I am sitting in the place between bitter and sweet. With expectation and great anticipation I am
preparing for my life to be swept up again by that “new baby scent” and
sleepless nights. In that same breath, I
am not ready.
I am not ready for this life to leave me and have to deal
with the harshness of the world rather than the safety of the womb.
I am not ready for the juggling of six schedules and
personalities that need to be taken care of.
I am not ready for the redefining of my life.
For six and a half years my life has been consumed with
being pregnant and having a newborn. This will be my last.

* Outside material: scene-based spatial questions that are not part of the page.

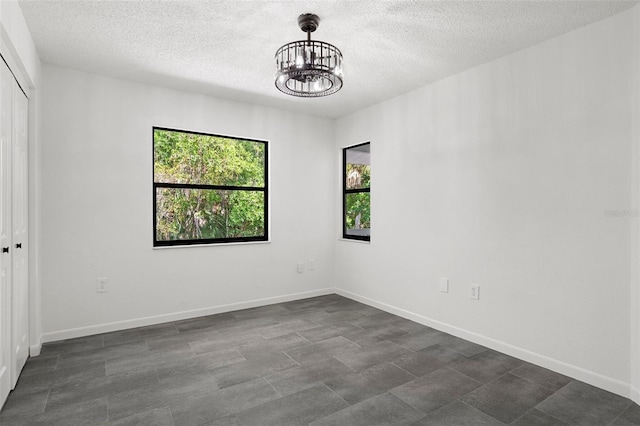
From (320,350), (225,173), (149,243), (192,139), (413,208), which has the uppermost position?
(192,139)

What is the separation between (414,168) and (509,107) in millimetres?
1130

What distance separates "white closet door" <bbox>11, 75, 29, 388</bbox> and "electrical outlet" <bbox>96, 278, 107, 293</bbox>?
0.63 meters

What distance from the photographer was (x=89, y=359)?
9.51ft

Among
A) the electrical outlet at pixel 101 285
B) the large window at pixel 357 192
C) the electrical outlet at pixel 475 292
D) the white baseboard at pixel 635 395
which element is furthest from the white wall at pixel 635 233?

My identity and abilities have been adjusted based on my
varying physical and mental capacity. I
have put things off, scaled things back and given justified excuses for my lack
of consistency.
The season I am entering is unchartered territory and long
put off responsibility.
My weight,
Fatigue,
Accomplishments,
Goals,
Pursuit of my passion
Are opening up once more.
I am entering a season of possibility and hope and I want to
be ready. Just as easy as one crutch
leaves another can fill its space. Who I am and how I’ve been seen has been
wrapped up in my building a family, who will I become after this season?
Will my dreams and passions manifest in the beauty and
brightness that I dream them in?
Do I have what is takes to grace stages and heal lives?
There is a part of me that is ready. The part that says my
fear is unfounded and I have been moving in the direction of my passions all
along.
There is just something about sensing that it is your
time….
That there is a window to step into your fullest
purpose,
A burst of energy to run towards your dreams,
A bubbling on the inside that must produce.
That is where I am. I
have been pregnant for a long time and now we will see what will be birthed.